# READING TEXT
BEGIN

Stasi, a state against its people

Storyline

STASI - five letters associated with dictatorship, terror, violation of human rights and mass surveillance. Stasi is an acronym for the Staatssicherheit, the East German State security apparatus: 100,000 employees distributed across 16 regional offices, each with their own prisons, and almost 200,000 official informants recruited from the East German population. These figures are higher than for any other secret police system in the Soviet bloc. And yet these all-powerful secret services disappeared almost instantly following the fall of the Berlin Wall, more than 30 years ago.

What the Stasi left behind is nothing short of explosive: 111km of files, 41 million record cards, 1.4 million photos, and a number of films and audio recordings which are still being explored by historians, journalists and the victims who want to understand why their lives were shattered. These are precious documents, saved from destruction by human rights activists. Thanks to their courage, we now have a much deeper understanding of the most effective secret service in the Communist world.

The Stasi has not yet revealed all of its secrets: there are still 16,000 paper sacks filled with around 60 million pieces of paper, potentially containing 40 million new documents. For the time being, most of these are being put back together by hand in a process that could take decades. To accelerate the process, German engineers have developed a special piece of software which has already been successfully tested.

END

[Saved data entries]
BEGIN

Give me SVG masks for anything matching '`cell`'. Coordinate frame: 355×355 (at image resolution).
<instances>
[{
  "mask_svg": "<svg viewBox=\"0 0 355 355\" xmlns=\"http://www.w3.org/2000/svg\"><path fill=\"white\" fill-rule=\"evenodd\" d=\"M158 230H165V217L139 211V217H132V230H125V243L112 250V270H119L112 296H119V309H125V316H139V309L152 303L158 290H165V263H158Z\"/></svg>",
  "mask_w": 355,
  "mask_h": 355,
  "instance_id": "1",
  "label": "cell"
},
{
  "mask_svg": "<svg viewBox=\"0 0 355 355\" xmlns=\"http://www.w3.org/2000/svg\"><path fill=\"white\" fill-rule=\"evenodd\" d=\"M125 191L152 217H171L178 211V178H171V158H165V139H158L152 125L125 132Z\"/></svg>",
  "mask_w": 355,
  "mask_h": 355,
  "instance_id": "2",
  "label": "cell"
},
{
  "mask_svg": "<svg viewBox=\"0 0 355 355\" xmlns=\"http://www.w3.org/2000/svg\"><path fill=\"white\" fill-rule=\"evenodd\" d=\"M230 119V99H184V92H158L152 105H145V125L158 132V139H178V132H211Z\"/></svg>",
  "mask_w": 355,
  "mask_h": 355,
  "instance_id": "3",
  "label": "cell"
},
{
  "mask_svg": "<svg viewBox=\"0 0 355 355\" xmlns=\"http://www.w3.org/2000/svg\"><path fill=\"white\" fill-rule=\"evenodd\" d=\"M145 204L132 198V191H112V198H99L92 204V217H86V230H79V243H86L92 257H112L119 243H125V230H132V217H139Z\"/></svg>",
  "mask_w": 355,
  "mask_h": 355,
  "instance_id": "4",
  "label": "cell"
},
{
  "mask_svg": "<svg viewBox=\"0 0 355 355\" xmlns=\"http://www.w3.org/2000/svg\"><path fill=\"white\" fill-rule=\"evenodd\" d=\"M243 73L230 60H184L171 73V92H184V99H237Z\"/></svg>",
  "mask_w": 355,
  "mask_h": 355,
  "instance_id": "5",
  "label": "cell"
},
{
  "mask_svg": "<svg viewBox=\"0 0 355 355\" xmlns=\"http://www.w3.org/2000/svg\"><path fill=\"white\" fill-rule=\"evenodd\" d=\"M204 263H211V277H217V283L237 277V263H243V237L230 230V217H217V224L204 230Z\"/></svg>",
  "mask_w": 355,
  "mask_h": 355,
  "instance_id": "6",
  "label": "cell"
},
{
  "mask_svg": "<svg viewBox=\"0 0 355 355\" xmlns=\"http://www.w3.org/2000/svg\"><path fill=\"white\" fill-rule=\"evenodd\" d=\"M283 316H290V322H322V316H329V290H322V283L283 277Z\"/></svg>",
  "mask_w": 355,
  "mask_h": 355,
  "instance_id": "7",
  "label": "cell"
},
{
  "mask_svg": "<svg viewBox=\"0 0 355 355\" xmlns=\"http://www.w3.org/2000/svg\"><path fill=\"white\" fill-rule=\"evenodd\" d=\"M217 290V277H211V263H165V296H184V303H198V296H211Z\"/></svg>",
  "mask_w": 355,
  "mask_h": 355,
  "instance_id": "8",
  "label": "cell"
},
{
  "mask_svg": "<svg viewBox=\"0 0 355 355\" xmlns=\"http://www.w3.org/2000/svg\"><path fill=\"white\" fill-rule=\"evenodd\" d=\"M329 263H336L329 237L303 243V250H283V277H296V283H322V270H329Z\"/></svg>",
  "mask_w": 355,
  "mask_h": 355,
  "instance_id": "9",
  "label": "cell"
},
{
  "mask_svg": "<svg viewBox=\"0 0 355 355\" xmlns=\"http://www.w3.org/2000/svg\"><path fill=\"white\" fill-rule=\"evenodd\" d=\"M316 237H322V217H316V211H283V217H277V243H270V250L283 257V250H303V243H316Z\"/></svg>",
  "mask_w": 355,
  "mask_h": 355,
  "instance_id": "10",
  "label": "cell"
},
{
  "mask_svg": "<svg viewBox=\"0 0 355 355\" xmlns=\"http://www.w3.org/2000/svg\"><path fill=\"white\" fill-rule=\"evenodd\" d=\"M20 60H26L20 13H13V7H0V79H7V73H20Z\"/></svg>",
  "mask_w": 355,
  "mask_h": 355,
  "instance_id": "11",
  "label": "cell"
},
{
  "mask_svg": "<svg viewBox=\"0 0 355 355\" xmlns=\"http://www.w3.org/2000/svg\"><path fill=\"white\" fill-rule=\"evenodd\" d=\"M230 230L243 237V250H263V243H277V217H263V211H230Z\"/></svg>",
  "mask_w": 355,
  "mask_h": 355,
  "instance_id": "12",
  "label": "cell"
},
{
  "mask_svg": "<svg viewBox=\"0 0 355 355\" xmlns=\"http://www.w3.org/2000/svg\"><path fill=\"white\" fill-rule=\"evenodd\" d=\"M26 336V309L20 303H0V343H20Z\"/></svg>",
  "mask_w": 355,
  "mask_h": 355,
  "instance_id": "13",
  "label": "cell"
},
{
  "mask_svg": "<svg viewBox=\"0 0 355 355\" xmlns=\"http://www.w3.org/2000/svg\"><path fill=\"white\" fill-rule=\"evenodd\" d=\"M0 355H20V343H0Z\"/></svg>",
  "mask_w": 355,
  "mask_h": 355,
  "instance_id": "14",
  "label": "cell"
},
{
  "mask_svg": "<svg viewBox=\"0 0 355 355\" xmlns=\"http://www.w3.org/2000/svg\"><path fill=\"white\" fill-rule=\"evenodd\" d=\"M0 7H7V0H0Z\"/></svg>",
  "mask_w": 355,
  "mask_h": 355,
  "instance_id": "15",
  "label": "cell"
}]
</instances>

END

# REQUIRED WORK
According to the text about the Stasi, how many regional offices was its staff distributed across?

# SOLUTION TO THE EXERCISE
16 regional offices